Il est par exemple de notre devoir de rappeler, partout et sans relâche, que les relations entre le régime des mollahs iraniens et le Frère Guide Mouammar Al-Kadhafi ont toujours été absolument exécrables, ce qui relève même de l'euphémisme. Que ce régime a toujours fermement condamné les idéaux de la Troisième Théorie universelle, et pour cause, compte tenu du fait qu'un véritable abîme les séparent de ses propres dogmes obscurantistes et de son despotisme intrinsèque. Il est aussi de notre devoir de rappeler que le fameux attentat de Lockerbie, attribué avec tant d'empressement à la Libye par la CIA et le Mossad, a en fait sans doute été commandité par l'Iran : ce dernier n'ayant pu en être tenu officiellement responsable pour cause de sordides affaires de marchandages entre Etats, on s'est alors retournés vers un bouc émissaire fort commode, car déjà diabolisé à outrance, Mouammar Kadhafi. Enfin -et surtout-, il est de notre devoir de rappeler quelle fut l'attitude de l'Iran des mollahs et du Hezbollah durant toute l'agression impérialiste subie par la Jamahiriya libyenne en 2011.

N'en déplaise aux vierges effarouchées de service, Téhéran, tout en condamnant hypocritement l'intervention occidentale (et pour cause : celle-ci risquait de gêner ses plans d'exportation de son « modèle » politico-religieux), a très ouvertement encouragé et soutenu les hordes de rats islamistes pro-CNT dont les agissements criminels, soutenus par les bombardements de l'OTAN et par l'action « souterraine » des forces spéciales et des services secrets, ont conduit à la destruction totale de la Jamahiriya. Ce soutien n'a pas été que verbal. Il a également pris une forme toute matérielle sous forme d' « aide humanitaire »1 aux renégats et aux mercenaires, si l'on s'en tient aux aveux mêmes du pouvoir iranien. Celui-ci ne précise toutefois pas si cette « aide » matérielle a pu aussi revêtir d'autres formes... Le Hezbollah pro-iranien, pour sa part, ne fut pas en reste. Condamnant sans détours les « crimes du tyran Kadhafi », cette milice islamiste libanaise, par la voie d'un communiqué officiel, n'a pas manqué d'exprimer avec ferveur son soutien « aux révoltés en Libye », tout en leur souhaitant « une grande victoire sur ce tyran arrogant »2.

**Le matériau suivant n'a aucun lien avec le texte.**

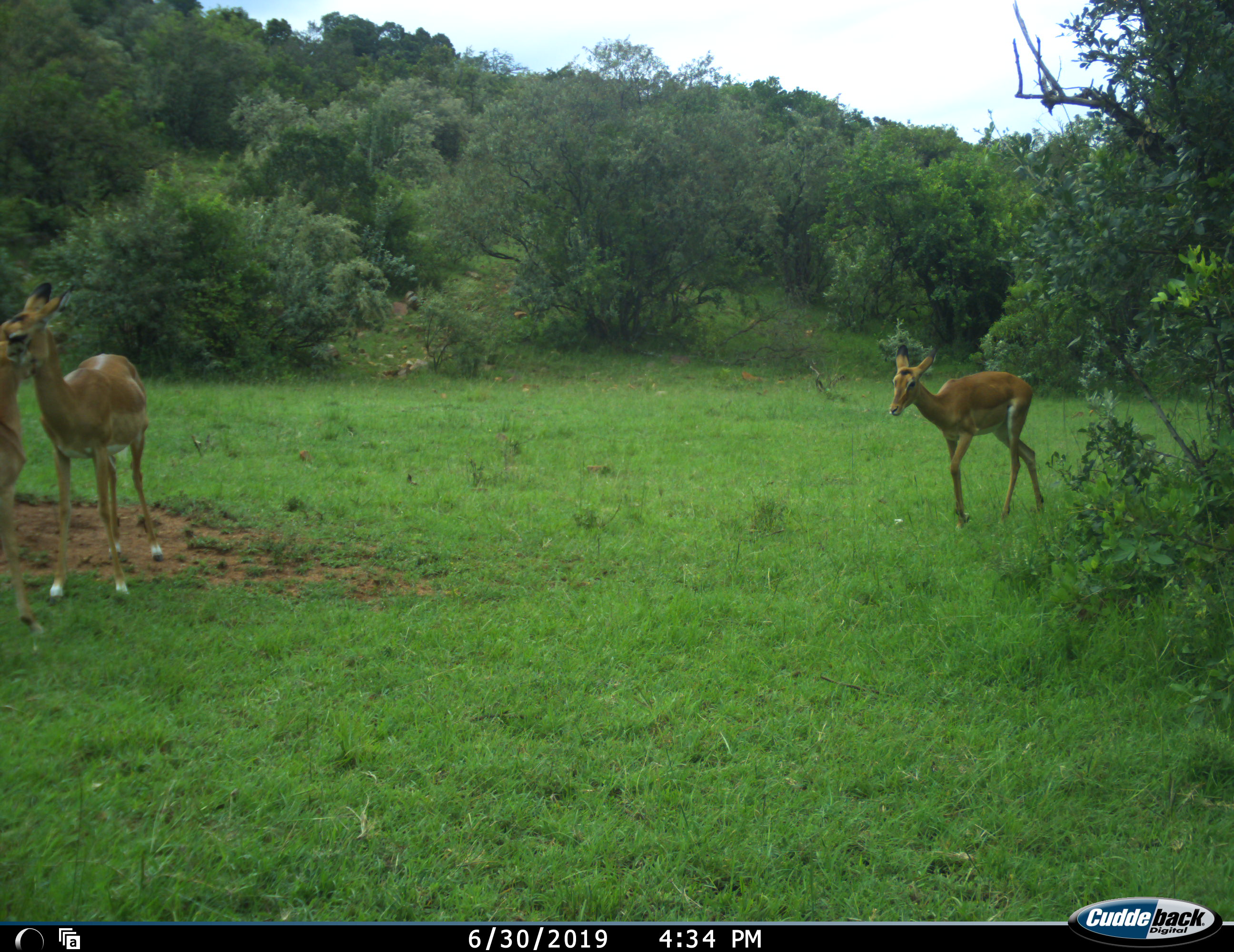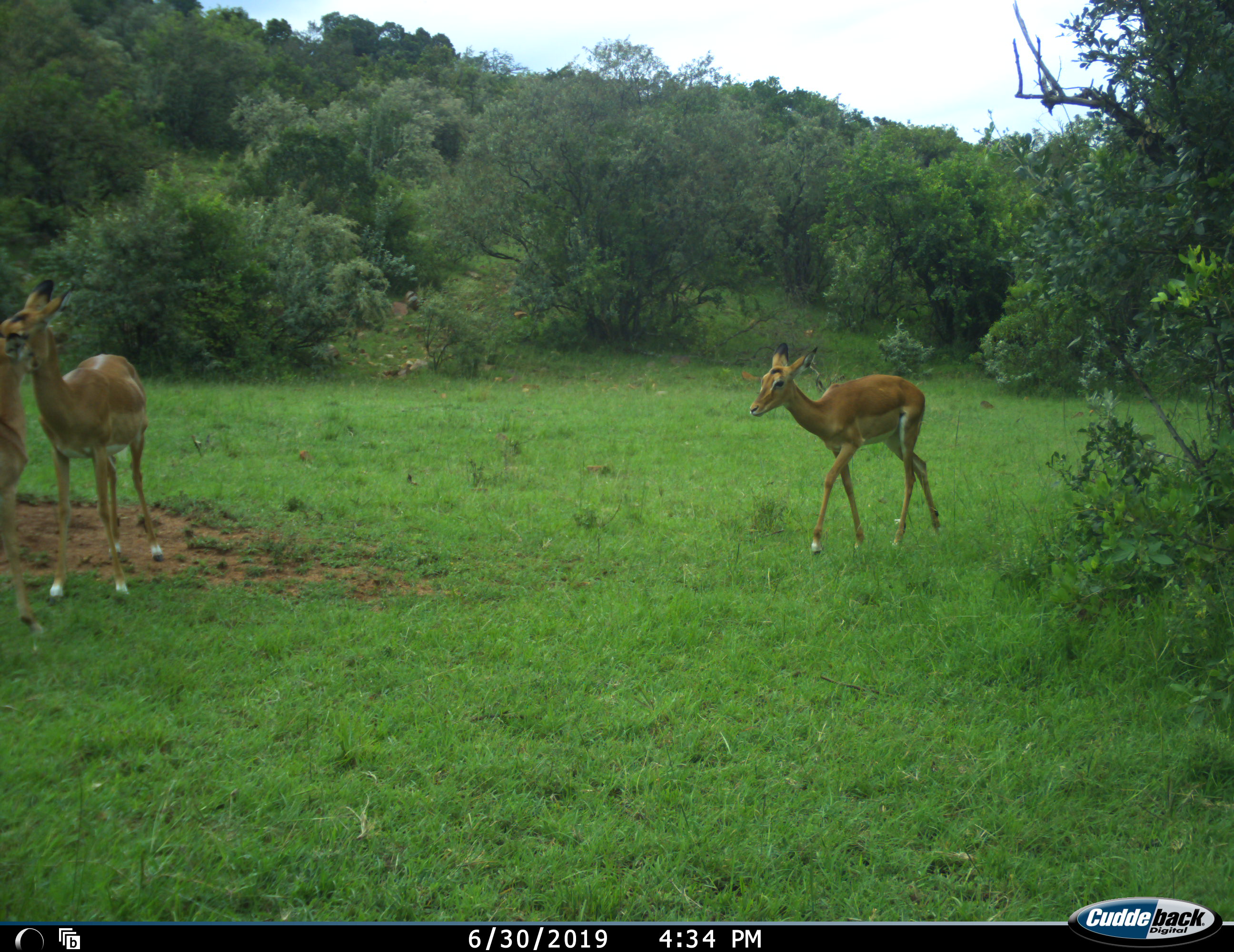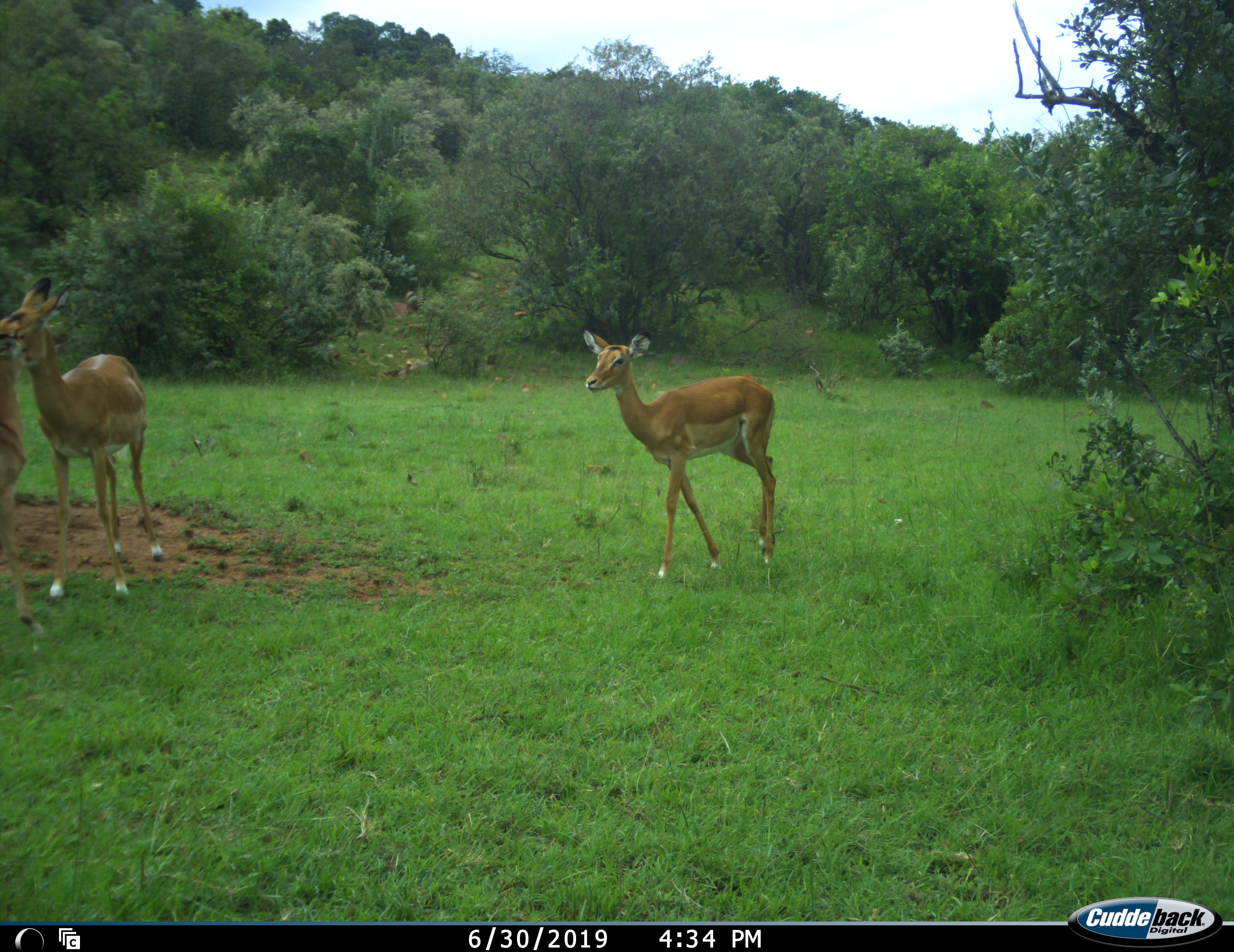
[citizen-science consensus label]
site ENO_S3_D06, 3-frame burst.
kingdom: Animalia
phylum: Chordata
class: Mammalia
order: Artiodactyla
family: Bovidae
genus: Aepyceros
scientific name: Aepyceros melampus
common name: impala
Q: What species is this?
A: Impala (Aepyceros melampus).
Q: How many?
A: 3.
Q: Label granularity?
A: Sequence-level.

Pire encore, le régime iranien n'a pas manqué de féliciter » « le peuple libyen » (sic) lors de la chute de Tripoli 3 , a très ouvertement applaudi la chute puis la mise à mort (présumée) de Mouammar Kadhafi 4 , et a officiellement invité dès la fin du mois d'août 2011 le traître Abdeljalil à se rendre à Téhéran 5, tout en insistant sur « le développement des relations entre la République islamique d’Iran et la Libye » ! Toutes ces informations sont vérifiables en consultant les sources citées au bas du présent article. Et nous invitons les incrédules à effectuer leurs propres recherches : ce ne sont assurément pas les sources fiables corroborant nos affirmations qui font défaut.

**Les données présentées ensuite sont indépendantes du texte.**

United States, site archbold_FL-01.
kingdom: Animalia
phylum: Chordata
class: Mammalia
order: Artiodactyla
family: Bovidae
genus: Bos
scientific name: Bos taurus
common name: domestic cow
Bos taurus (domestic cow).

L'inqualifiable duplicité du pouvoir iranien et de ses sbires islamistes du Hezbollah, alors que ceux-ci affectent aujourd'hui de se poser en membres d'un camp anti-impérialiste soudé à l'échelon mondial, apparaît ici dans toute sa sinistre réalité. Celles et ceux qui adhèrent sincèrement aux idéaux de la Jamahiriya et du Livre vert, mais qui croient opportun de fraterniser aujourd'hui avec l'engeance iranienne et pro-iranienne font fausse route, ils et elles se leurrent gravement. Les barbus de Téhéran comme les « fous de Dieu » du Hezbollah ont été, sont, et resteront toujours des ennemis irréductibles, mortels, du Frère Guide Mouammar Kadhafi, de la Jamahiriya, et des principes fondamentaux de la Troisième Théorie universelle présentés dans le Livre vert. Leurs idéaux sont totalement incompatibles avec les nôtres, et pactiser aujourd'hui avec cette clique d'intégristes sans scrupules, c'est au « mieux » faire preuve d'ignorance et/ou d'aveuglement, et au pire trahir la mémoire des martyrs de la Libye verte, tombés sous les coups d'assassins soutenus par ces indicibles ordures. Répétons-le une nouvelle fois, ces individus, mollahs iraniens comme bigots excités du Hezbollah, sont des ennemis. Ils font partie de ces gens à qui nous ne donnerions même pas un verre d'eau sur leur lit de mort. Nous n'avons pas à faire des risettes aux ayatollahs. Car nous n'avons ni à oublier, ni à pardonner l'impardonnable.

Naturellement, en cas d'agression impérialiste contre l'Iran, nous ne pourrons que condamner fermement ladite agression. Mais il est hors de question de nous égarer jusqu'à aller fraterniser avec l'ennemi de toujours. Le jour où l'abominable régime de Téhéran tombera, ce sera alors à notre tour de nous en réjouir. La roue tourne, comme le dit la sagesse populaire... Mais nous gardons à l'esprit que c'est au peuple iranien lui-même de s'affranchir enfin du joug obscurantiste qui l'opprime depuis si longtemps. En aucun cas une véritable libération du peuple iranien ne pourrait voir le jour à la faveur d'une quelconque agression étrangère.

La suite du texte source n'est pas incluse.